_PROVIDED DATA:_
================
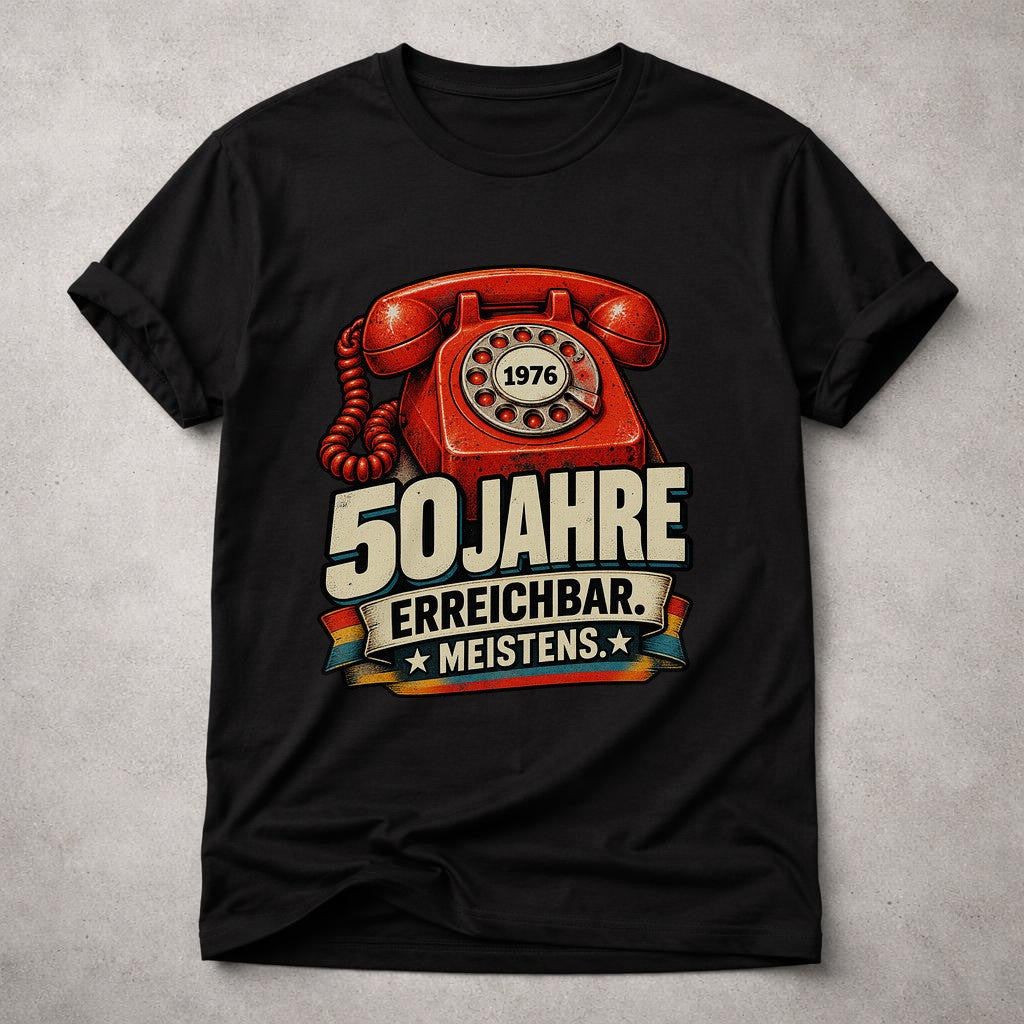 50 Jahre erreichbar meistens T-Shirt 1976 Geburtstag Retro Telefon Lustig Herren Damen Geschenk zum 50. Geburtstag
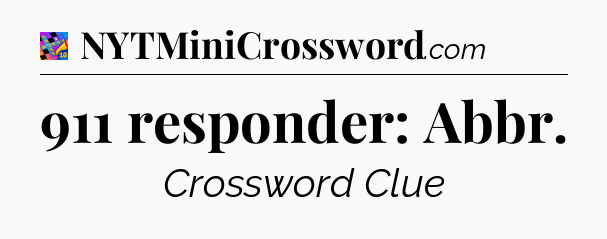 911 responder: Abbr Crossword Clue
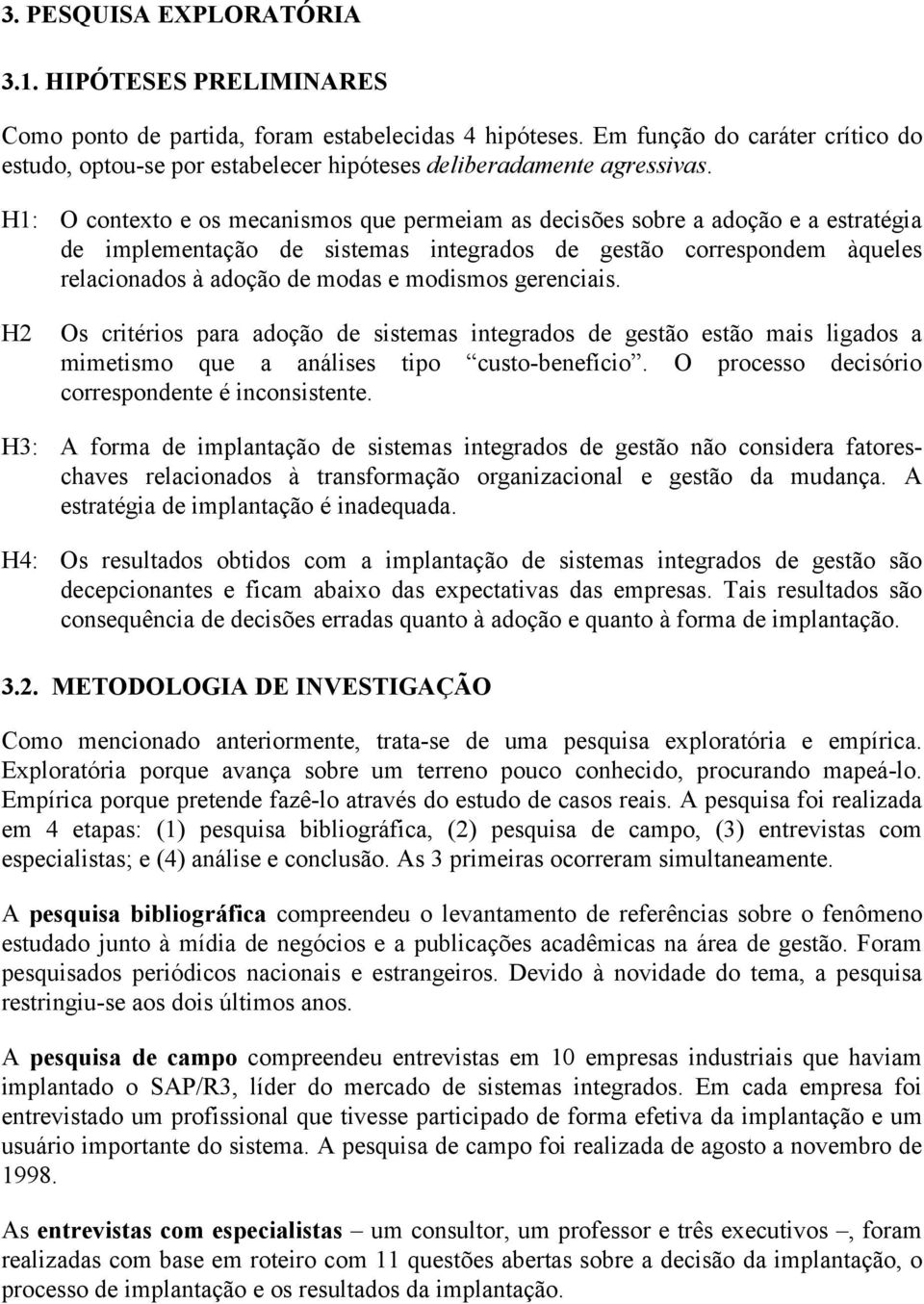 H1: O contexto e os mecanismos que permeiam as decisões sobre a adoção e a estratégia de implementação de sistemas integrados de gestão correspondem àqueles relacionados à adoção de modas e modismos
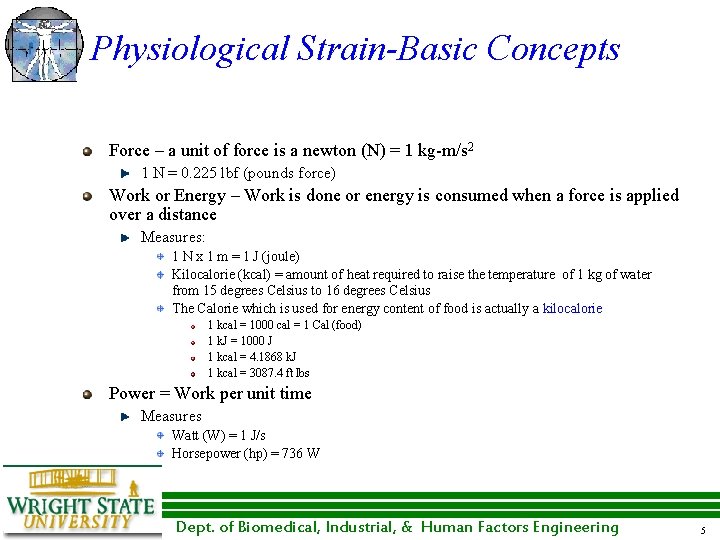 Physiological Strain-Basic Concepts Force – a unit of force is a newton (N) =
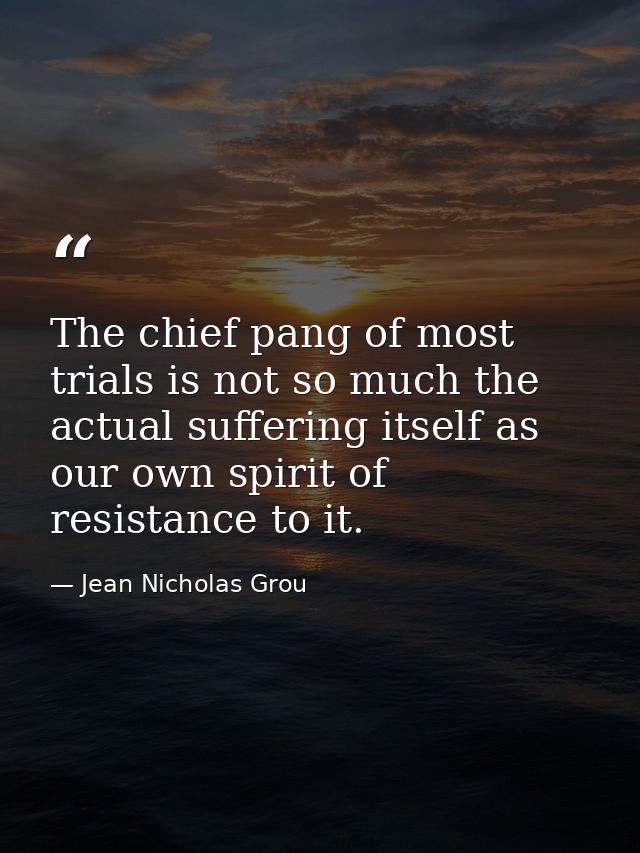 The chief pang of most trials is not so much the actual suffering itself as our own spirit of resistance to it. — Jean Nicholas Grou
================
_PROMPT:_ Render the text lines of all the items above as a Markdown table with the columns Row and Text, numbering each row and skipping any blank lines. Omit the pictures.

_EXERCISE OUTPUT:_
| Row | Text |
|---|---|
| 1 |  50 Jahre erreichbar meistens T-Shirt 1976 Geburtstag Retro Telefon Lustig Herren Damen Geschenk zum 50. Geburtstag |
| 2 |  911 responder: Abbr Crossword Clue |
| 3 |  H1: O contexto e os mecanismos que permeiam as decisões sobre a adoção e a estratégia de implementação de sistemas integrados de gestão correspondem àqueles relacionados à adoção de modas e modismos |
| 4 |  Physiological Strain-Basic Concepts Force – a unit of force is a newton (N) = |
| 5 |  The chief pang of most trials is not so much the actual suffering itself as our own spirit of resistance to it. — Jean Nicholas Grou |